Глава 3. История Милены
26 октября 2018 г. в 20:22
Прошла неделя, прежде чем мы вернулись на базу. Был поздний вечер, а мы за весь день ещё ничего не ели. Хромоножка заметил нас издалека, и поэтому сразу же кинулся в трактир предупреждать Хатабыча. Редко когда мы возвращались и не заказывали масштабный «пир». Так что Хатабыч, разумеется, встретил нас с распростёртыми объятиями. Ясен пень, он-то рад поживиться.

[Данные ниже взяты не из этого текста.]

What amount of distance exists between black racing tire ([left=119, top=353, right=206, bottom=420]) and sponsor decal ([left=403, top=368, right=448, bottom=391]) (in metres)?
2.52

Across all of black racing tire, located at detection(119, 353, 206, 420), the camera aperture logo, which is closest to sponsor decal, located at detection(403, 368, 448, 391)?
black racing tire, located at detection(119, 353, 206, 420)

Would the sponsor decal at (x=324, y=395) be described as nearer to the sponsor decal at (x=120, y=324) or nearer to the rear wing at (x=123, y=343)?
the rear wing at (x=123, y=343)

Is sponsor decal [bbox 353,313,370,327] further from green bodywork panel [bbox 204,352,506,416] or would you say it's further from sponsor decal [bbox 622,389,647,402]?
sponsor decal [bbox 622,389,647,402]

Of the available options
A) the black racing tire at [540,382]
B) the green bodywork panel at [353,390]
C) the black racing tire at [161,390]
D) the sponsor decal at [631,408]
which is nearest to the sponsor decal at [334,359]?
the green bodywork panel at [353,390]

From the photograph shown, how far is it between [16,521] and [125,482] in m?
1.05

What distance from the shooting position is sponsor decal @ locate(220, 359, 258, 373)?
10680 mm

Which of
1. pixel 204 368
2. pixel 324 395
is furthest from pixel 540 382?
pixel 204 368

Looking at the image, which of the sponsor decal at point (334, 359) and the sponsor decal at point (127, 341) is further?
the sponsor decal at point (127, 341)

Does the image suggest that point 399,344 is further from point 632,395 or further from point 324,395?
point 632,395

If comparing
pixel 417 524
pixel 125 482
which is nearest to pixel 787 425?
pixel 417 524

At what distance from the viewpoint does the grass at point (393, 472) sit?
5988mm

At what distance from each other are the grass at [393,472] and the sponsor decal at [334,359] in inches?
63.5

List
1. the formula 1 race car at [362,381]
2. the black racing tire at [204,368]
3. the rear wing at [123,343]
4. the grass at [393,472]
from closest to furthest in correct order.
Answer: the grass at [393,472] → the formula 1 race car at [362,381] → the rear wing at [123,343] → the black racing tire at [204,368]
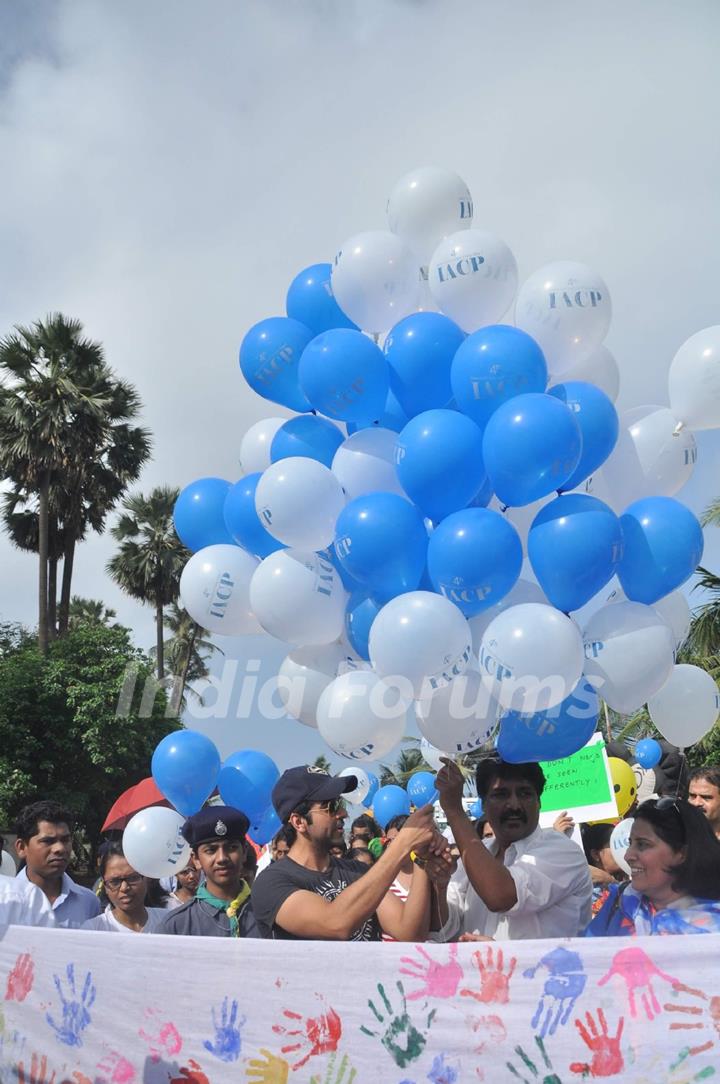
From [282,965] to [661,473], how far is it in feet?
7.97

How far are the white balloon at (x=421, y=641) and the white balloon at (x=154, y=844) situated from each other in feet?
6.62

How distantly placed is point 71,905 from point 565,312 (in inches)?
144

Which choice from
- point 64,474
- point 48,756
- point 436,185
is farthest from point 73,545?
point 436,185

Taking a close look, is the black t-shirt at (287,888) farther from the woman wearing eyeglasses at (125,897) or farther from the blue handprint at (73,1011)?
the woman wearing eyeglasses at (125,897)

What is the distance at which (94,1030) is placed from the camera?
3596 millimetres

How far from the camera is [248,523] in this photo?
4355 millimetres

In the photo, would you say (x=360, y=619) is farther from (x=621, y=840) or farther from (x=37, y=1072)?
(x=621, y=840)

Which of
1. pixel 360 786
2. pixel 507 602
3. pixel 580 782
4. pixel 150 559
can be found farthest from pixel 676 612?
pixel 150 559

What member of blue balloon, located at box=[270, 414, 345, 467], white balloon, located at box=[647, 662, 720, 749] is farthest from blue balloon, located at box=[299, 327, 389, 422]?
white balloon, located at box=[647, 662, 720, 749]

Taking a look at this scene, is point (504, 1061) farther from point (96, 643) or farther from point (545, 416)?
point (96, 643)

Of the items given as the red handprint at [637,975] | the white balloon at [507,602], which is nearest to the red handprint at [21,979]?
the white balloon at [507,602]

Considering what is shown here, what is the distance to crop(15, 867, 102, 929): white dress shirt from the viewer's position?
15.5ft

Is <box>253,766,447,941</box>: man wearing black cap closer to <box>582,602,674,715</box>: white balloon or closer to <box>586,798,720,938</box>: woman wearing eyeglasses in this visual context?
<box>586,798,720,938</box>: woman wearing eyeglasses

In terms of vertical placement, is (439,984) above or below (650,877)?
below
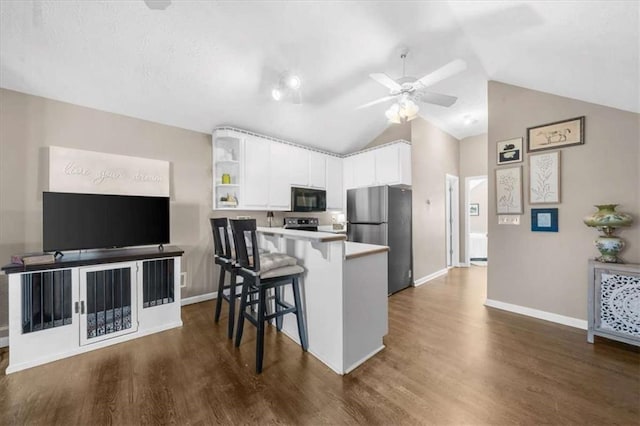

— Что будете? — с порога спросил он.
Мы заняли любимый стол в углу. Торен пересчитал деньги.
— При разумном расходе хватит на месяца полтора — два, — заключил он.
Ага, прожрут ведь всё!
— Плюс сиротские побрякушки, их удастся нехило обменять.
— Да, славно поработали. — Себастьян откинулся на спинку стула и принялся рыться в карманах — сто пудов, деревяшку ищет!
— Можно отметить! — Чин схватился за бутылку, которую любезно притащил Хатабыч.
— Да подождите вы бухать! — Я отняла у охреневшего Чина бутылку. — Ещё одно дельце осталось.
Я поставила бутыль на стол и направилась к стойке, у которой стоял Хатабыч.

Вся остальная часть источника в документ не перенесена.